There were deafening sounds of vuvuzelas, huge applause and singing as the results of the election were announced, the BBC's Milton Nkosi reports from the conference.
More than 4,000 ANC delegates crammed into the marquee, erupting into cheers as Mr Zuma's win became clear.
The election of Mr Ramaphosa, a veteran of the anti-apartheid movement and a successful businessman, marks a return to the political front line for him.
His decision to run as Mr Zuma's deputy has been seen by analysts as a way of shoring up the president's flagging support.
"With a man like Cyril, our country is going to be booming. Our economy is going to be tops," ANC delegate Peter Rankoe told Reuters.
Mr Zuma has been accused of failing to reduce poverty or tackle corruption within the ANC and government, while in August there was widespread shock when police shot dead 34 striking miners in the most deadly police action since the end of apartheid.
The country's former President FW De Klerk has told the BBC that a significant proportion of the South African population were unhappy with Mr Zuma.
"If the head of state loses the respect, I think that person loses the capacity to govern effectively. I think it would be in the best interest of South Africa if there can be a change of leadership in the ANC," he said.
Though he has also been dogged by personal scandals, his popularity within Nelson Mandela's ANC is overwhelming.
"I don't care what people say about Jacob Zuma," another ANC delegate, Sinovuyu Kley, said. "When you hear him sing, you know he is one with the people. He speaks our language and knows our struggles."
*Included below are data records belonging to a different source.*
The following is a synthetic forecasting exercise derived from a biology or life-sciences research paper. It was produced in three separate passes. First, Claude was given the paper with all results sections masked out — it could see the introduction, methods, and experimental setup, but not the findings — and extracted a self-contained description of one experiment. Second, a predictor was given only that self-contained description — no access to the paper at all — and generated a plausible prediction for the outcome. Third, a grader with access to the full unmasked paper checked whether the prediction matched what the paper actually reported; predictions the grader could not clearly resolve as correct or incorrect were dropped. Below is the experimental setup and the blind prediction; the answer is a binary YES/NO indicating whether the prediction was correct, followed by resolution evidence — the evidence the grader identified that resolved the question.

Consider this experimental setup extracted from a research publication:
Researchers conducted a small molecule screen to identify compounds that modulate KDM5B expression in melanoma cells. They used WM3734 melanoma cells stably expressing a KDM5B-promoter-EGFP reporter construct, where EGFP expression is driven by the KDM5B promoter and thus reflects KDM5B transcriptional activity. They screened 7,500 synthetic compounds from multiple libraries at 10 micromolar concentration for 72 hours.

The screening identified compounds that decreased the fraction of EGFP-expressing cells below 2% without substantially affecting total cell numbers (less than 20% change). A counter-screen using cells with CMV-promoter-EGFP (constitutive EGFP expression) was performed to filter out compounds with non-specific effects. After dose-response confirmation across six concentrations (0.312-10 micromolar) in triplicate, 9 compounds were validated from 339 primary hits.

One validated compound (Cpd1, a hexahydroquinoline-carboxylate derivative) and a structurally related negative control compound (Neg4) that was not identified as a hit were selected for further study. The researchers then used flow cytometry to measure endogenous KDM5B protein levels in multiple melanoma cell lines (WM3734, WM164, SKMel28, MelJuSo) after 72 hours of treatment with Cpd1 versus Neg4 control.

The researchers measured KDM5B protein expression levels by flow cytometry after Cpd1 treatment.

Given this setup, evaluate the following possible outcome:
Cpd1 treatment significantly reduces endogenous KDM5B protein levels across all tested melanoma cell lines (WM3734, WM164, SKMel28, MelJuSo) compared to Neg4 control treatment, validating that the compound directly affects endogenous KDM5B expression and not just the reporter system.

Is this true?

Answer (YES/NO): NO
It is less clear where the results leave Mr Motlanthe, who ended months of speculation by announcing his decision to run against Mr Zuma for the leadership and declining to stand again as deputy leader.
Meanwhile, four white men have appeared in court accused of being part of a right-wing extremist plot to bomb the ANC conference.
The men were arrested on Monday in raids across the country and reportedly face treason and terrorism charges.
One was apprehended by police at a guesthouse in Mangaung, police said, according to the Associated Press.